Trump, Biden y el neopatrimonialismo en Estados Unidos
De cara al regreso de Trump a la Casa Blanca, entender la verdadera anatomía de su gobierno –y su proyecto político– es una tarea de mayor importancia. Sobre todo en la medida en que ésta ha sido malentendida y/o deformada adrede, ante todo por los círculos liberales con tal de sólo demonizarlo o pretender que la forma de Estados Unidos que facilitó su auge −el país del neoliberalismo rampante, la desregulación y las guerras sin fin− no ha sido tampoco su responsabilidad (t.ly/uz661).
Así, por ejemplo, a pesar de una prolífica narrativa del “fascismo”, sus conflictos con la administración pública eran en gran medida personales, no programáticos, productos de su estilo autocrático sui generis y de su incomprensión de las fronteras entre los intereses del Estado y los de su familia en torno a la cual giraba −y sigue girando− su proyecto. En este sentido, éste no tenía nada que ver con la radicalización de los cuadros que dio la forma a los regímenes fascistas de entreguerras con los cuales Trump ha sido comparado a menudo, incluso en el marco de las elecciones recientes (t.ly/sg_av).
Trump no tenía ni tiene una organización ni partido de masas y no ha sido producto de un clima de la “radicalización total” en el que surgieron los fascismos (t.ly/JCSOT), sino de una cultura política dominada por el dinero, el espectáculo y una “organización familiar” cuyo arco se extiende desde la herencia millonaria de su padre hasta el velar por los intereses inmobiliarios de su hija y su yerno en la arena internacional. Así, su gobierno era más bien −y será nuevamente− una especie de “gobierno patrimonial”, en el sentido de Max Weber, pero con el liderazgo carismático característico del bonapartismo del siglo XIX (t.ly/9SfZs).
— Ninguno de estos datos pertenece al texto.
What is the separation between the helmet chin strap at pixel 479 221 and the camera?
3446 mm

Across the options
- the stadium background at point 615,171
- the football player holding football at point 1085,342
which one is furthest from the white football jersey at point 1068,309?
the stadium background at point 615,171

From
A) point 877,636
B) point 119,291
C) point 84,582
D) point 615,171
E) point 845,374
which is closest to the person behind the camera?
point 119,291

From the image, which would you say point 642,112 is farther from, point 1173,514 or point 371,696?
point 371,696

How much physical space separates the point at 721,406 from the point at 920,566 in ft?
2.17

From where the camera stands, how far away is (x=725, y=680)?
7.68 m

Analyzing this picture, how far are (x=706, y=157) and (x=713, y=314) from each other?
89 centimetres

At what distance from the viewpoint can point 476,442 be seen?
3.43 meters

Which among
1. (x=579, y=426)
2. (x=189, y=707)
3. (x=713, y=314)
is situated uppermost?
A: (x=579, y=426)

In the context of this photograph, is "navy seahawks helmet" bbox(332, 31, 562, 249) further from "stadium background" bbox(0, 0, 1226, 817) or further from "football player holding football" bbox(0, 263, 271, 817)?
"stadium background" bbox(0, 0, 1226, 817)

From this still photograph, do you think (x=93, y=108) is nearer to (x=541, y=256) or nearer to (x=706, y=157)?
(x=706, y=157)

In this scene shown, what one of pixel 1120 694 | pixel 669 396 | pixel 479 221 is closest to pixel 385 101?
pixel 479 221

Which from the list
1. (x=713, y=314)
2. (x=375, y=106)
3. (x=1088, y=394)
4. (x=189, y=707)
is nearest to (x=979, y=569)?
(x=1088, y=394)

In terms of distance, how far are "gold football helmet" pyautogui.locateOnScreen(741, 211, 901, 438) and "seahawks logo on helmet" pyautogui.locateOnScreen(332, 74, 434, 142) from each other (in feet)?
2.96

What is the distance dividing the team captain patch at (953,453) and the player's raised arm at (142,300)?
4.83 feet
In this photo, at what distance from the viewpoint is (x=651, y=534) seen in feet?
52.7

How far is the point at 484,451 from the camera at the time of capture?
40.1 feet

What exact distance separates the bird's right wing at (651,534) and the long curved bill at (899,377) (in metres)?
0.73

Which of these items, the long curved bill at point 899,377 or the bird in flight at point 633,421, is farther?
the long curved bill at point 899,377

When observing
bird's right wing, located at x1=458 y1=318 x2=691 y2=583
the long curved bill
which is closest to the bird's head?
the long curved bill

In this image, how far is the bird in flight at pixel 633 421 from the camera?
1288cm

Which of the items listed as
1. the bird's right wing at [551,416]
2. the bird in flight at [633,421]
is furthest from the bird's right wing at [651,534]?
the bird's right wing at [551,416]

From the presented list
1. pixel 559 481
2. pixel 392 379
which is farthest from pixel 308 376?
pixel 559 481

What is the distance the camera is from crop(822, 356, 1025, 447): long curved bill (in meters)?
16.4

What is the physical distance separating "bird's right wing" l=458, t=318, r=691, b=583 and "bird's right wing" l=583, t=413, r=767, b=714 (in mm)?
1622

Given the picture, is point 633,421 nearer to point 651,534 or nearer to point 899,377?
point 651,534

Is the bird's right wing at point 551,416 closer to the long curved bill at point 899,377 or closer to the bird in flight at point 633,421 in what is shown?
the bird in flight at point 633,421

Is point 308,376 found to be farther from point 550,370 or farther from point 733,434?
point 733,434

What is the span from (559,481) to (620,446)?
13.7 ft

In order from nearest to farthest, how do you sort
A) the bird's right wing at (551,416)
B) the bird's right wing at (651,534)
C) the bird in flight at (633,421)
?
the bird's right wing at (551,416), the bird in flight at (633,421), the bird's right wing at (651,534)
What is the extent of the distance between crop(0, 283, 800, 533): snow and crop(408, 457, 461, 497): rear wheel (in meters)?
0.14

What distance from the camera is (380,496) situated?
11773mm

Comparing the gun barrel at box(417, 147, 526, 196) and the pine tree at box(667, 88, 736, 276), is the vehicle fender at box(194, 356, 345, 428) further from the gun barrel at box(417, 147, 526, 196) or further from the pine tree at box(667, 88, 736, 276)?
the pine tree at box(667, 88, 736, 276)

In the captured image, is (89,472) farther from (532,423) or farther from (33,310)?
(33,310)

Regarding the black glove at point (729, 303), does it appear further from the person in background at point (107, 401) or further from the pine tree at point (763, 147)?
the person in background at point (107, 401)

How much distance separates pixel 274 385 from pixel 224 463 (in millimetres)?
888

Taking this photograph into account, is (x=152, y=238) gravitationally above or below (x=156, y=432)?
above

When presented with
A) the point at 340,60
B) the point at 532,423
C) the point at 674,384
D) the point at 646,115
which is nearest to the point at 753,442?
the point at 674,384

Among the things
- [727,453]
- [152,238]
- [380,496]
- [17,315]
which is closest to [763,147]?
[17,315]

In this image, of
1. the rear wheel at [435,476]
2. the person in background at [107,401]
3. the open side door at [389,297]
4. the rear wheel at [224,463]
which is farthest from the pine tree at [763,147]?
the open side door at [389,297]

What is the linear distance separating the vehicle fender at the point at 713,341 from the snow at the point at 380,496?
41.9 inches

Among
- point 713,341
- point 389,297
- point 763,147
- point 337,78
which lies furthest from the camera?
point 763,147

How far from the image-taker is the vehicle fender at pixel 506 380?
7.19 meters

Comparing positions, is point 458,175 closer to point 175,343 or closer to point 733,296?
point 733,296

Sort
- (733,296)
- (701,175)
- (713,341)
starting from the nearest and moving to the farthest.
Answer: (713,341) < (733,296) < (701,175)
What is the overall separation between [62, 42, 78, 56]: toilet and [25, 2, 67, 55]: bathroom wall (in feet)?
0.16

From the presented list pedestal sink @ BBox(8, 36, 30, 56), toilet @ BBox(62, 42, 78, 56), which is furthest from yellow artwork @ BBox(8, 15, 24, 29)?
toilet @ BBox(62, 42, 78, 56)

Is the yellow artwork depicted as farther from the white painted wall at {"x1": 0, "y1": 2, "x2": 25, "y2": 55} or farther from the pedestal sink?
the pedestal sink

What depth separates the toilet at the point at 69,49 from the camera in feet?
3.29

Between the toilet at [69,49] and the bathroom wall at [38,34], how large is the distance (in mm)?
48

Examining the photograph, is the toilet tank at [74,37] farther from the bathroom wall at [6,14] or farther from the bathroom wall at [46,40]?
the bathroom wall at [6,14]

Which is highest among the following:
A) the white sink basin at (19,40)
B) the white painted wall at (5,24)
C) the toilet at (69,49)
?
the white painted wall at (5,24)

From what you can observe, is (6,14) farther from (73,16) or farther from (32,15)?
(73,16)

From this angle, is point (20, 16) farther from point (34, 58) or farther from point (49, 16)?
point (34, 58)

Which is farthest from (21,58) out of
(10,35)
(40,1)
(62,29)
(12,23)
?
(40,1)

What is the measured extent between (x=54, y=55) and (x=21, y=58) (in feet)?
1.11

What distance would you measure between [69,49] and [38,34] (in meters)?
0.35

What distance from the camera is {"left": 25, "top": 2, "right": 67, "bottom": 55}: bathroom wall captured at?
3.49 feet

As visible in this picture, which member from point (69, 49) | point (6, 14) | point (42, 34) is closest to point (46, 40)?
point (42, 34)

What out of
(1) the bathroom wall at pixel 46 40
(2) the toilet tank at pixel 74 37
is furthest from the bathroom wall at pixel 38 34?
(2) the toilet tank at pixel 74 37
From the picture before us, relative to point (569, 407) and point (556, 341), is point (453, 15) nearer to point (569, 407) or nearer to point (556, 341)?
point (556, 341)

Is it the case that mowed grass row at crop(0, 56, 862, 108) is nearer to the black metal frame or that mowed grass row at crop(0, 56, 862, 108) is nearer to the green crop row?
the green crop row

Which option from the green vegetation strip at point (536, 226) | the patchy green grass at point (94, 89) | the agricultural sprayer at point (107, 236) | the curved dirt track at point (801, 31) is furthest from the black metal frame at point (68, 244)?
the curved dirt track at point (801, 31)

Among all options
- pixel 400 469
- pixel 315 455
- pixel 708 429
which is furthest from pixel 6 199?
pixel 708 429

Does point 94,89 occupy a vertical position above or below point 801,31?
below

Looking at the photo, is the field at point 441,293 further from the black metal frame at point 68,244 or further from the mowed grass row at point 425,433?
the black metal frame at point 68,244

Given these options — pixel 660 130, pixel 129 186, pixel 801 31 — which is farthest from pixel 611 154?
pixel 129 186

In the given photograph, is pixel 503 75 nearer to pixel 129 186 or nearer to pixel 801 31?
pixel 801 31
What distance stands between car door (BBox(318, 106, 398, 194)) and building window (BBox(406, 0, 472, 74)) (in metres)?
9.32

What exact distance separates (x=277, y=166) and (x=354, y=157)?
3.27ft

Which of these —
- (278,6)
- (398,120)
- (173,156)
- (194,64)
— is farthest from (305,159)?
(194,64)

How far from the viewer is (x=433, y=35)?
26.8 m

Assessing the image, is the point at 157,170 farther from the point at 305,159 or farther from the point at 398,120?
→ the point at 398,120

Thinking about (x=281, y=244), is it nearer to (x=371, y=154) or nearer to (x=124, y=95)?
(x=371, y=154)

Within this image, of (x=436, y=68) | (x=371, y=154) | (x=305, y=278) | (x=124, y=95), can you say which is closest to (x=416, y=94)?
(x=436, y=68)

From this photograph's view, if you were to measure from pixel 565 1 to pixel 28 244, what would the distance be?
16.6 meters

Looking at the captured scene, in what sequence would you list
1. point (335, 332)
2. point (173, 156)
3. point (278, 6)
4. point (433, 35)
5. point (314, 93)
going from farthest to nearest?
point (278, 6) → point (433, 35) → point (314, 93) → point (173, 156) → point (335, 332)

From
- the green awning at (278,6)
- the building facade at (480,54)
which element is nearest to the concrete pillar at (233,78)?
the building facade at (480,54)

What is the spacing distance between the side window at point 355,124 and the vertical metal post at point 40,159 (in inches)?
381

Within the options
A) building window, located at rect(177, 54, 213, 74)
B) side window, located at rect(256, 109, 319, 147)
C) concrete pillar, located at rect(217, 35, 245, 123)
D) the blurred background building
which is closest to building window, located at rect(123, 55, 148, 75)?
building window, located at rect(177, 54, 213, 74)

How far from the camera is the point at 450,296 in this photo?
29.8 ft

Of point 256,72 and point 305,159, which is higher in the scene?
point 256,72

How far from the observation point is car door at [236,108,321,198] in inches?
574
En la conocida descripción de Weber, “el gobierno patrimonial” −manejado como un hogar, con poca distinción entre los intereses públicos y privados del líder–, carece de la separación burocrática entre la esfera “privada” y la “oficial”. La administración política se trata como un asunto puramente personal del gobernante, el poder político se considera parte de su propiedad, que puede ser explotada, y la relación entre sus funcionarios y el líder no indica un compromiso impersonal con el Estado, sino “la lealtad de un servidor basada en una relación estrictamente personal” (M. Weber, Economy and Society, 1978, p. 1028-1029).
Ha sido en este sentido que para Trump la oficina de la presidencia era un “hogar”, con poca o ninguna distinción entre los intereses públicos y privados del gobernante. Esto hacía que algunas de las características principales de su régimen −el exceso personalista arbitrario o el nepotismo rampante− fueran inteligibles o malinterpretadas como “fascistas”. Esto explicaba también la conflictividad interna de su gobierno, cuyo eje principal no era la lucha entre “un presidente autoritario/fascista” y los defensores de la democracia, sino entre Trump-pater familias y los defensores del Estado burocrático y su lógica “oficial”.
Si bien Joe Biden y su administración vinieron explícitamente para salvar las “normas democráticas” en Estados Unidos, lo que en realidad prometían restablecer −dado que Trump nunca ha intentado abolir la Constitución ni llevar a cabo su propio Gleichschaltung− era más bien esta división entre los intereses públicos y privados de un líder. Pero igualmente, como en el caso de la política exterior que mejor se entiende en términos de la continuidad, sin corte entre las dos administraciones (t.ly/nqTpA), la lógica patrimonial era también propia para la administración bidenista denotando que se trata de una faceta sistémica en Estados Unidos, de modo parecido a que el bonapartismo es el tipo del régimen preferido allí, independientemente de quien gobierna (D. Losurdo, Democracy and Bonapartism…, 2024, p. 291-295).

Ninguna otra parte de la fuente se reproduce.